In his words: "You were beaten from two sides. One side that was very dangerous was Serbia, and the second side, Albanian autocrats, ready morally to destroy everybody. It was a moral lynching."

The journalist is matter-of-fact in describing his harrowing escape. When the NATO air strikes started, he stayed in different parts of Pristina, in cellars, living on water and apples. From a window in one such cellar, he saw that militias were forcing thousands from their homes. He knew the time had come to run. He put on a fake beard and a hat. Haxhiu:

"I saw a lady with a baby in her arms. I was disguised. I asked her to help me, telling the others that I am her husband. 'Who are you?' she asked. I told her that I am Baton Haxhiu. But she replied that Baton is dead and that I must be an idiot for what I am saying. Until then, all Kosovo believed that I was dead. And this was nothing new for me. When I took off my hat, she recognized me. From there, we escaped to the mountains near Macedonia, where we stayed for four days. Then, some people helped me and I reached Macedonia."

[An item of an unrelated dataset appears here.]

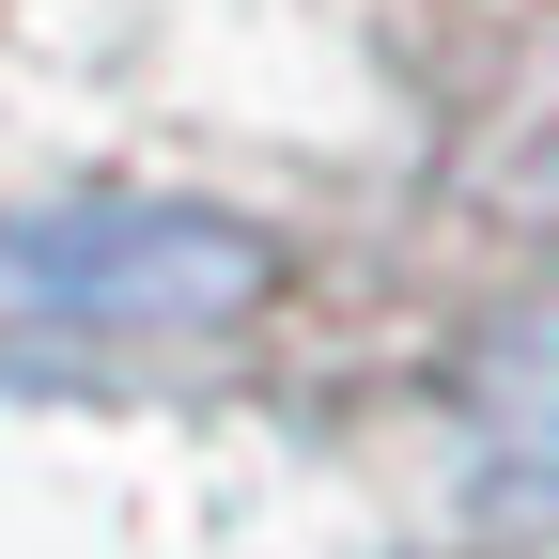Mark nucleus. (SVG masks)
<instances>
[{"label": "nucleus", "instance_id": "f257e3e1", "mask_svg": "<svg viewBox=\"0 0 559 559\" xmlns=\"http://www.w3.org/2000/svg\"><path fill=\"white\" fill-rule=\"evenodd\" d=\"M264 296V249L234 218H16L0 234V311L32 326H218Z\"/></svg>", "mask_w": 559, "mask_h": 559}, {"label": "nucleus", "instance_id": "f03ea898", "mask_svg": "<svg viewBox=\"0 0 559 559\" xmlns=\"http://www.w3.org/2000/svg\"><path fill=\"white\" fill-rule=\"evenodd\" d=\"M481 419H498L528 466H559V311H528L498 358H481Z\"/></svg>", "mask_w": 559, "mask_h": 559}]
</instances>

Haxhiu says there were only losers and no winners in NATO's war over Kosovo. Not the Serbs, of course. Certainly not the Kosovar Albanians. Not even NATO, Haxhiu contends. In his words, "Even if [NATO] is the military winner, it is a moral loser." Also a loser is, as he puts it: "the international community, which promised that Bosnia or Croatia would not happen again, and failed."

Now Haxhiu, himself, is back in Kosovo. He says he is determined to persevere as a journalist. But, despite NATO's defeat of the Serbian militias, the writer says, life remains dangerous in Kosovo. The Serbs are gone, but criminality is not. And the international community's presence is inadequate.

In Haxhiu's words: "Here are not yet to be found the elements of democracy and of a civil society." Life is not markedly better for an outspoken journalist, either, he says.

"Despite understandable difficulties because of the war, I remain determined to pursue independent journalism. This is dangerous, because in Kosovo exist bases of political mafia and political corruption, known in the Balkan experience as something impossible to solve. To fight against them with a newspaper is really very difficult. But independent journalism is a political force, and I wish to have a healthy society here. Or at least a society that will oppose the things that have been present in the Balkans for the last 10 years."

Haxhiu says he began as a journalist by publishing articles in a student newspaper. He says writing and publishing gave him new hope that things could actually change.

Later this month (Tuesday, November 23), the Committee to Protect Journalists will present a 1999 International Press Freedom Award to Baton Haxhiu for courage and independence in reporting the news.